A parent, learning of the hysteria from his daughter, recalled an exercise in transmission from his Army basic training. Twenty or 30 soldiers were lined up and an officer whispered a message to the man next in line. By the time the message reached the soldier at the other end it had little resemblance to the original.
This parent finds it frightening that normal youngsters can so easily be reduced to near panic.
TWO OLDSTERS in the County Museum's Hancock Hall of La Brea Fossils (known familiarly as "the bone room") stood gazing incredulously at the enormous skeleton of the imperial mammoth as Bob Wade of the museum staff strolled by . . .
"Isn't that something!" one exclaimed.
"It sure is," the other says, "especially when you think it was all carved out of wood!"

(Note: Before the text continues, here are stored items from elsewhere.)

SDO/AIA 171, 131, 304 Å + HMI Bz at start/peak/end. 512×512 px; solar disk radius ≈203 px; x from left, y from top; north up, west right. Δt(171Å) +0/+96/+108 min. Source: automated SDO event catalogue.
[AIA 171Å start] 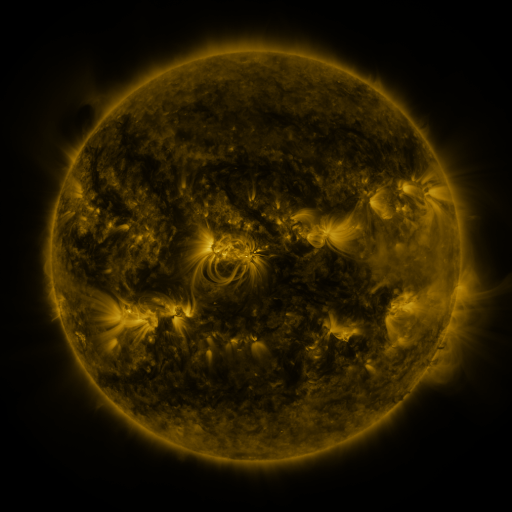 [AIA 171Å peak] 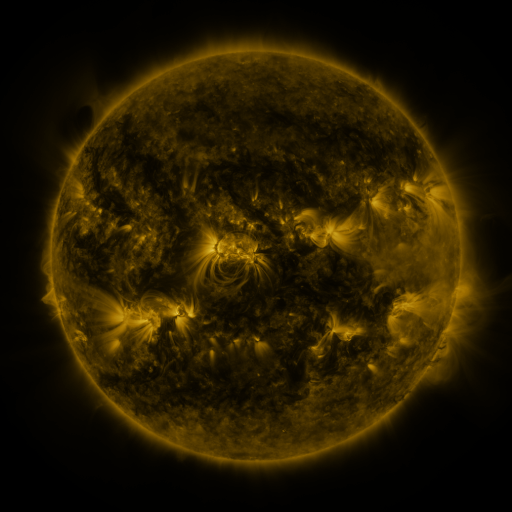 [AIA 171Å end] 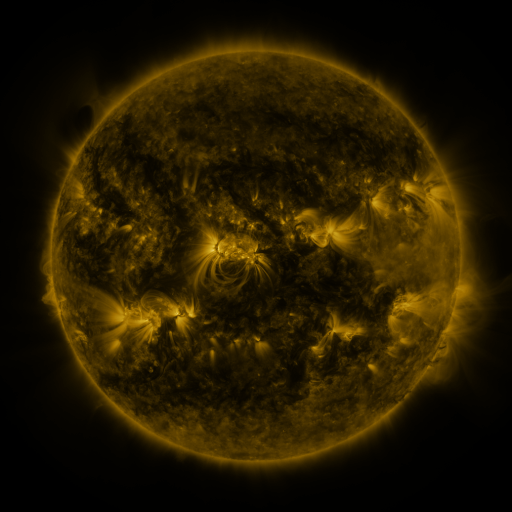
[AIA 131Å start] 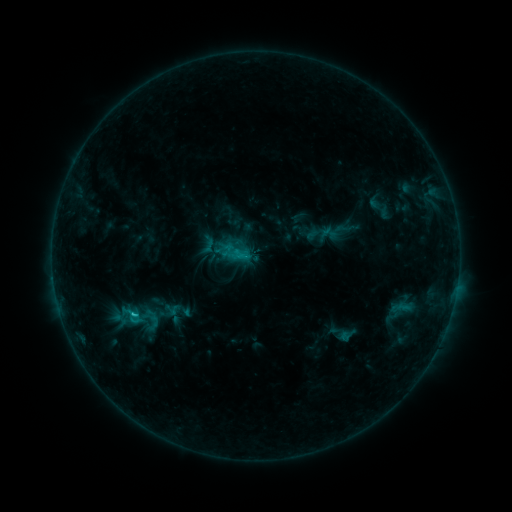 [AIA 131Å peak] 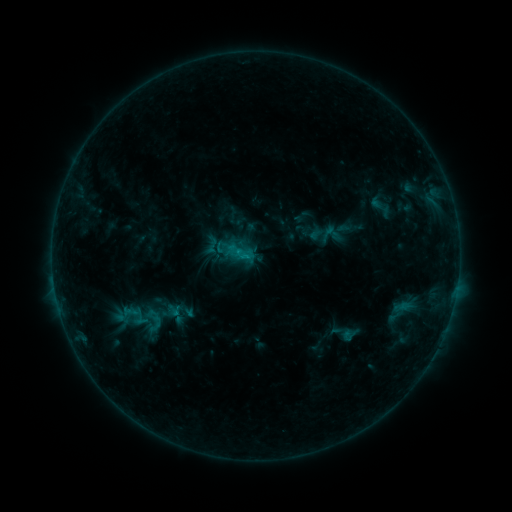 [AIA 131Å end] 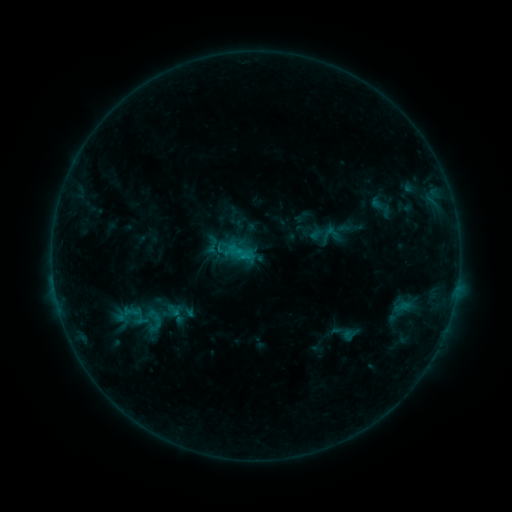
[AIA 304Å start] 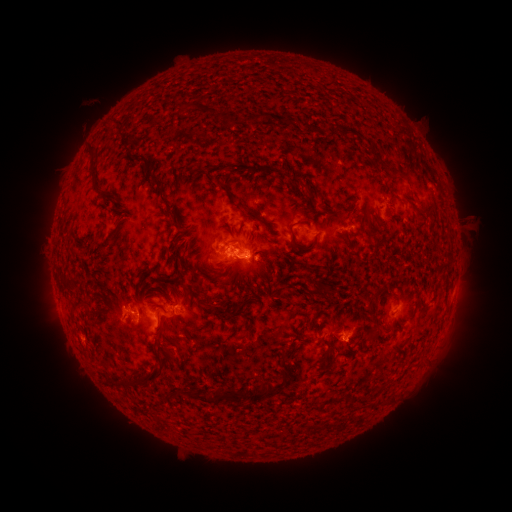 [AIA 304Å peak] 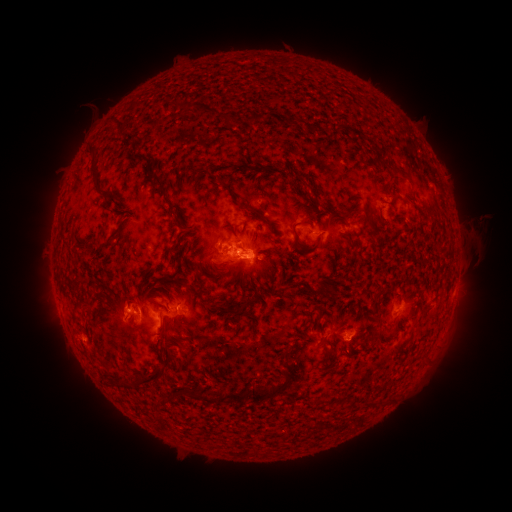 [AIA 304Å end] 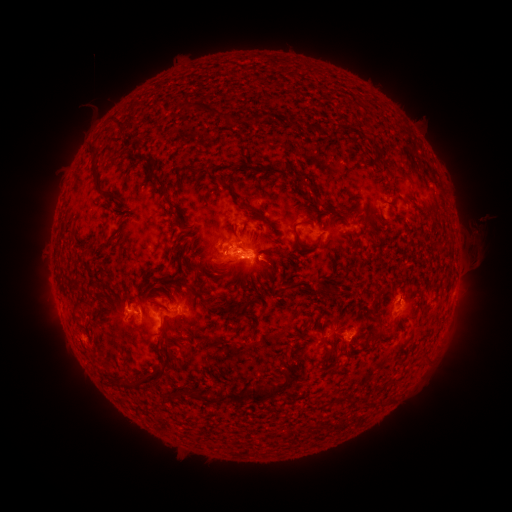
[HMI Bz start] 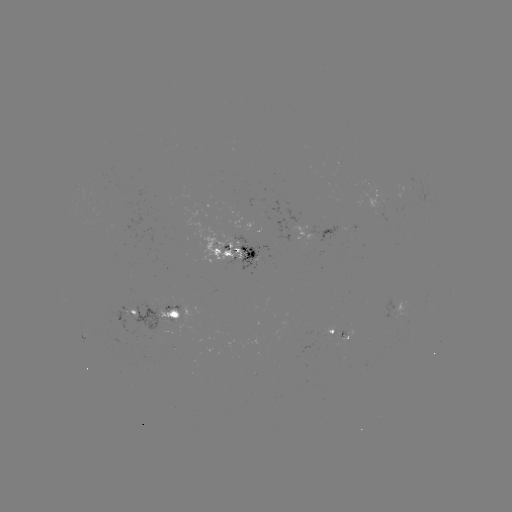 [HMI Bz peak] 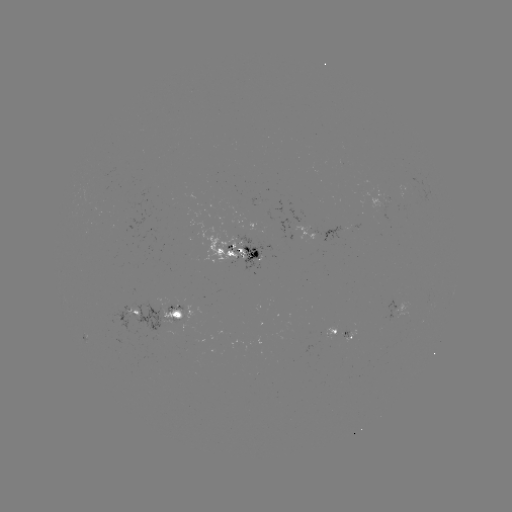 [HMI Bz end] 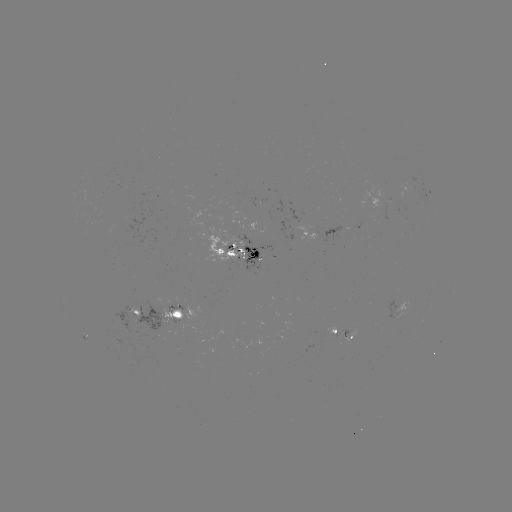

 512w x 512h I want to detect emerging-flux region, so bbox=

Wade, thinking of the years of effort and skill required to dig up the skeleton from La Brea pits and to assemble the fossil bones, was tempted to comment, "And out of one piece, too!" But he didn't.
THERE'S A first time for everything and yesterday I had my first taste of haggis, Scotland's national dish. It isn't as awful as you might have heard. Tastes something like hot chopped liver. The ingredients include sheep's "heart, liver, lungs, etc." called the "pluck," which, minced, seasoned and mixed with oatmeal comes encased in sheep's stomach, called the "paunch." I'll confess that "etc." bothered me a little.
The haggis was served by Laurie Priesack, head of the British Travel Association on S Hill St., to commemorate the 201st anniversary Jan. 25 of the birthday of Robert Burns, who once wrote an "Ode to a Haggis." Mr.Priesack , a distinguished looking gentleman, wore kilts and poured Scotch whiskey without which, he assured the press, no haggis is complete. A hardy bunch, those Scots.
With cheering letters in the
Proposing that I buy on
Are sterner notes advising
Until I pay for what I've
AT RANDOM -- The Congressional Record for Jan. 13 has a long report on price support loans to big cotton farmers, listing scores of recipients mostly in Ariz. and Cal. Among them is Rancho Poco Dinero , Blythe, Cal., $13,068.36 . . . During the last rain a youth wearing a black rubber skin-diving suit was standing at Pacific Coast Highway and Sunset Blvd., thumbing a ride . . . Biggest problem facing newcomers to L.A., G.B. says, is whether to separate the metal top from the cottage cheese cardboard container for the can and rubbish collectors.